Joe Biden ist neuer US-Präsident. Was bedeutet das für Politik und Wissenschaft? Im Interview ordnet Michael Werz die US-Wahl und ihre Folgen ein.

Von Claudia Krapp 14.11.2020

Forschung & Lehre: Herr Werz, welche Reaktionen haben Sie auf die US-Wahl beobachtet?

Michael Werz: Mich haben viele Medienanfragen und private Kommentare aus der ganzen Welt erreicht. Die Erleichterung war überall zu spüren. Ich selbst habe in einem kollektiven Stoßseufzer zusammen mit 30.000 anderen Menschen vor dem Weißen Haus gefeiert.

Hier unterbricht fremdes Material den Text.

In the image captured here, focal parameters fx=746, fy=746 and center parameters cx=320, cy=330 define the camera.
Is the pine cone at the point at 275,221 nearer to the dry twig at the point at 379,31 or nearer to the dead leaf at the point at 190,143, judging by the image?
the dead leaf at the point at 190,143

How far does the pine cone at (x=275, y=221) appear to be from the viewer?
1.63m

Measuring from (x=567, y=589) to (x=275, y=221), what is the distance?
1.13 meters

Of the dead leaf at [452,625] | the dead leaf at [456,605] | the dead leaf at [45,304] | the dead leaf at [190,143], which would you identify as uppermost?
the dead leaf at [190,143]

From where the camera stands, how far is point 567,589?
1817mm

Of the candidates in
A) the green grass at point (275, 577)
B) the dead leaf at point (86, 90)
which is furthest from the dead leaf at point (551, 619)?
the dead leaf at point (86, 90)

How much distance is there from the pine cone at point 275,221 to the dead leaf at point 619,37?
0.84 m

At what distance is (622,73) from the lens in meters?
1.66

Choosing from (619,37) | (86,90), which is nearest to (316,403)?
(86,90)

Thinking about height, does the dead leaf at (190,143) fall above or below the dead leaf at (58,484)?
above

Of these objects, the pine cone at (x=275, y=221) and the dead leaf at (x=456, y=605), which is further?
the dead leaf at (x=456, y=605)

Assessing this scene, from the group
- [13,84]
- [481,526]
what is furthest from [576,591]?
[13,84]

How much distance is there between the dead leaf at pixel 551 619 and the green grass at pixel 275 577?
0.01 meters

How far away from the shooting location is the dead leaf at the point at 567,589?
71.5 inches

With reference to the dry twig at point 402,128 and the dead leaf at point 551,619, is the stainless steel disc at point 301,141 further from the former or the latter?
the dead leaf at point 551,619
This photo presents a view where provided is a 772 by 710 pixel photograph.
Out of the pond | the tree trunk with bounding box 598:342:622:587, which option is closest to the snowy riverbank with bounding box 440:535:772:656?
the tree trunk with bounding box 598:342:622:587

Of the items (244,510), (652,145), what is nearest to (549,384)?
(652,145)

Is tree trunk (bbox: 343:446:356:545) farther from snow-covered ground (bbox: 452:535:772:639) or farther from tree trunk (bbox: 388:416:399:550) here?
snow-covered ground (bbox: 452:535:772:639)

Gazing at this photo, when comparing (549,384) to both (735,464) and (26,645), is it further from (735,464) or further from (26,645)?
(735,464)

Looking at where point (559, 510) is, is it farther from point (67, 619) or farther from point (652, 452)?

Überrascht hat mich bei all den Diskussionen das Detailwissen vieler Menschen und das große Interesse an einzelnen Wahlaspekten in den Bundesstaaten, zum Beispiel zum Prozedere der Nachwahlen oder zur Zusammensetzung der Wahlmanngremien. Das zeigt, dass die US-Wahl ein globales Ereignis ist, an dem alle partizipieren und das vielerorts einen größeren Einfluss hat als in den USA selbst.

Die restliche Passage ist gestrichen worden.